Short text fragments from websites
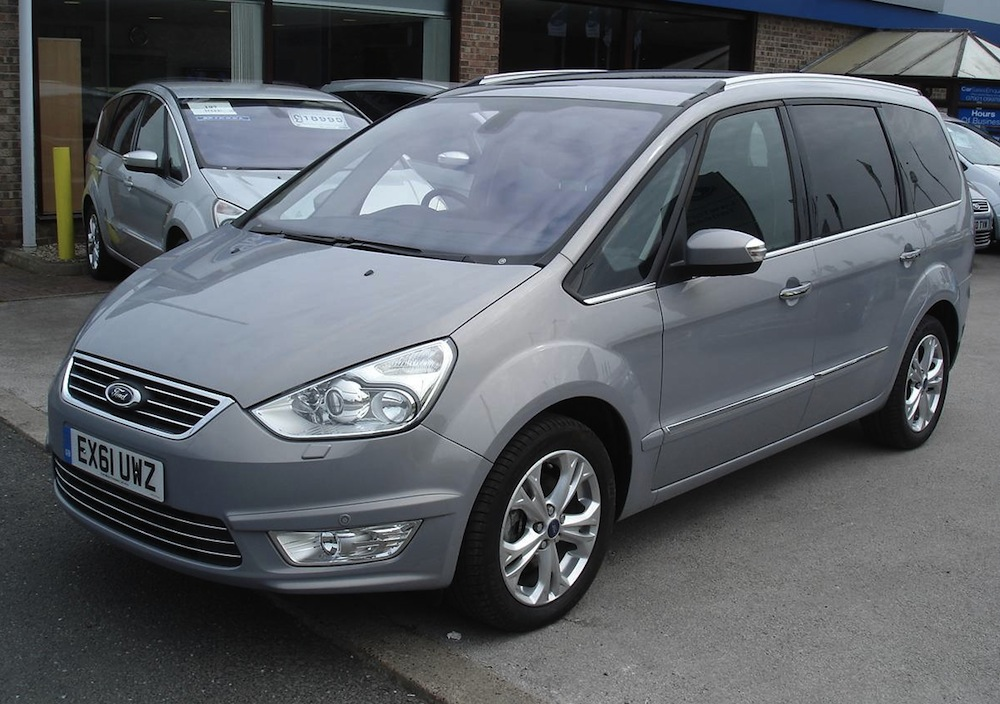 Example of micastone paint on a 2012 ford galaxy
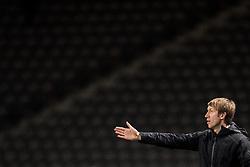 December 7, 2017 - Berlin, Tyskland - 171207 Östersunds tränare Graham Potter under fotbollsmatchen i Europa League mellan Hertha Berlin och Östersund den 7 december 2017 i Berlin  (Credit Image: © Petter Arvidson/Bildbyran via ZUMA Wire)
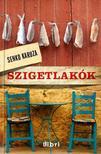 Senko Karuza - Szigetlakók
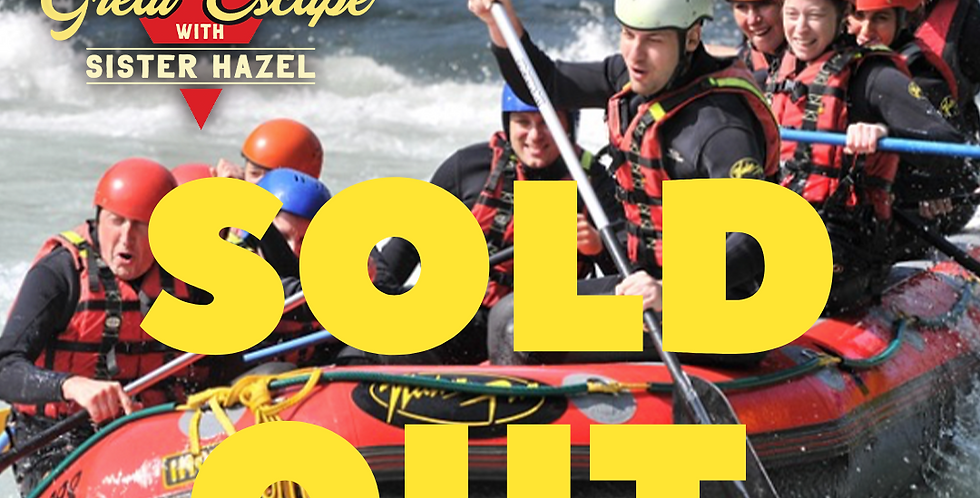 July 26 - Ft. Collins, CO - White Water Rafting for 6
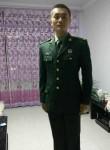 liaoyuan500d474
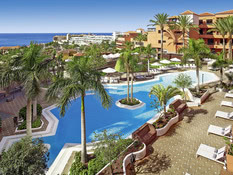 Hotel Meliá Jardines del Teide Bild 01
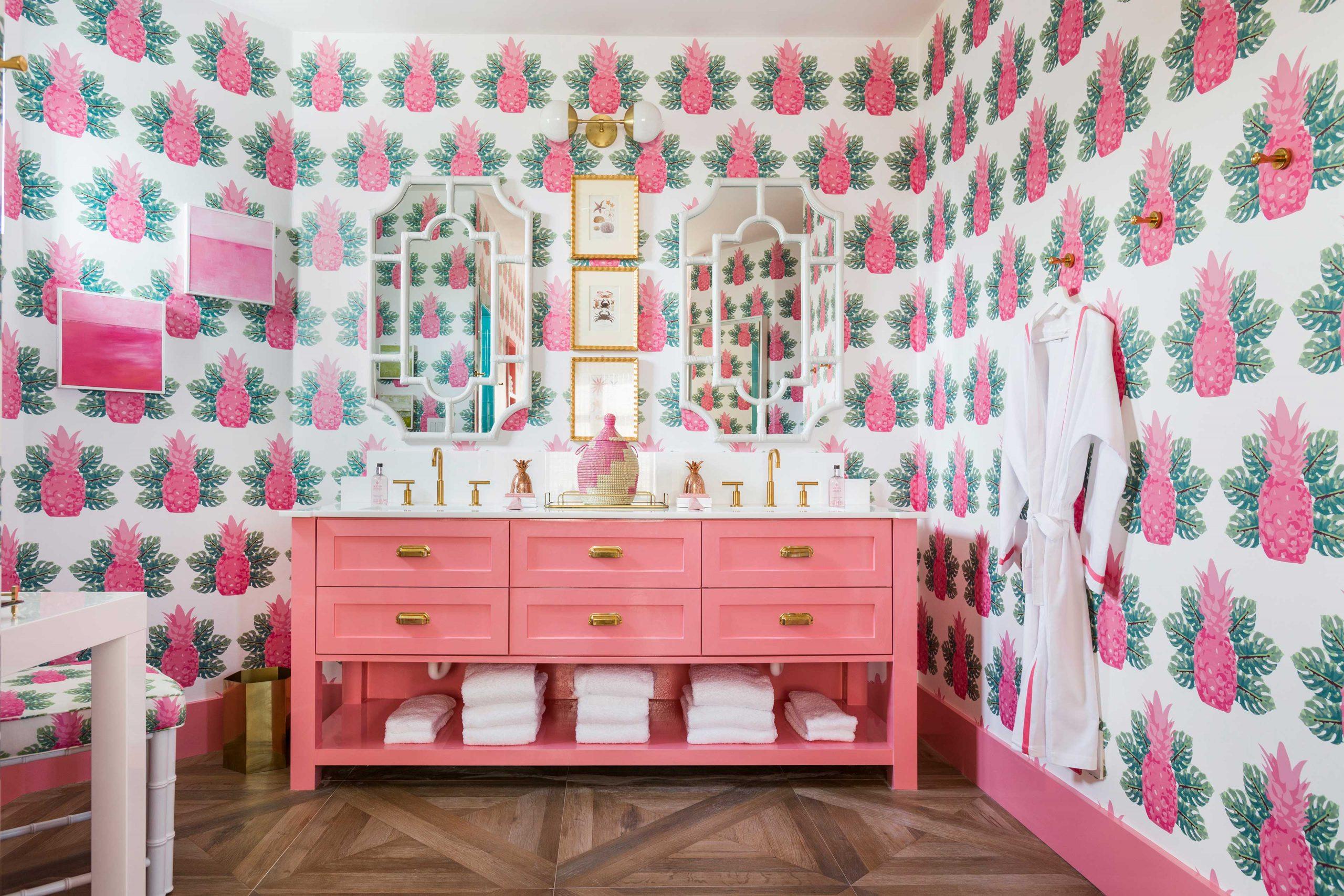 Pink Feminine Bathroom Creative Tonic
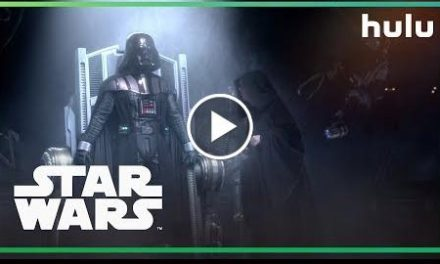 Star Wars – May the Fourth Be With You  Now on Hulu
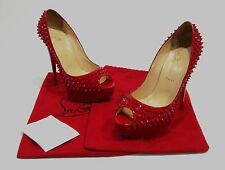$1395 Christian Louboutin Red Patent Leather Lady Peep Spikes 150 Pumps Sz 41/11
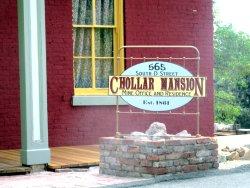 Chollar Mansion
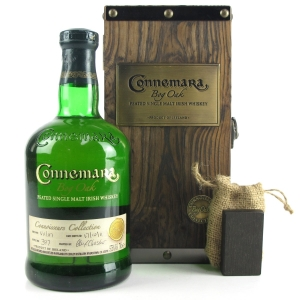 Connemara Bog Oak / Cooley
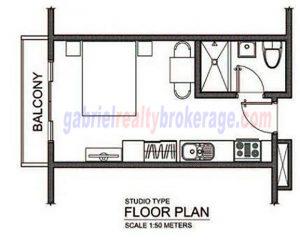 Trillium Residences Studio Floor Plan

EXERCISE OBJECTIVE
Apart from its pictures, the data is to be repeated exactly.

ANSWER BOX
 Example of micastone paint on a 2012 ford galaxy
 December 7, 2017 - Berlin, Tyskland - 171207 Östersunds tränare Graham Potter under fotbollsmatchen i Europa League mellan Hertha Berlin och Östersund den 7 december 2017 i Berlin  (Credit Image: © Petter Arvidson/Bildbyran via ZUMA Wire)
 Senko Karuza - Szigetlakók
 July 26 - Ft. Collins, CO - White Water Rafting for 6
 liaoyuan500d474
 Hotel Meliá Jardines del Teide Bild 01
 Pink Feminine Bathroom Creative Tonic
 Star Wars – May the Fourth Be With You  Now on Hulu
$1395 Christian Louboutin Red Patent Leather Lady Peep Spikes 150 Pumps Sz 41/11
 Chollar Mansion
 Connemara Bog Oak / Cooley
 Trillium Residences Studio Floor Plan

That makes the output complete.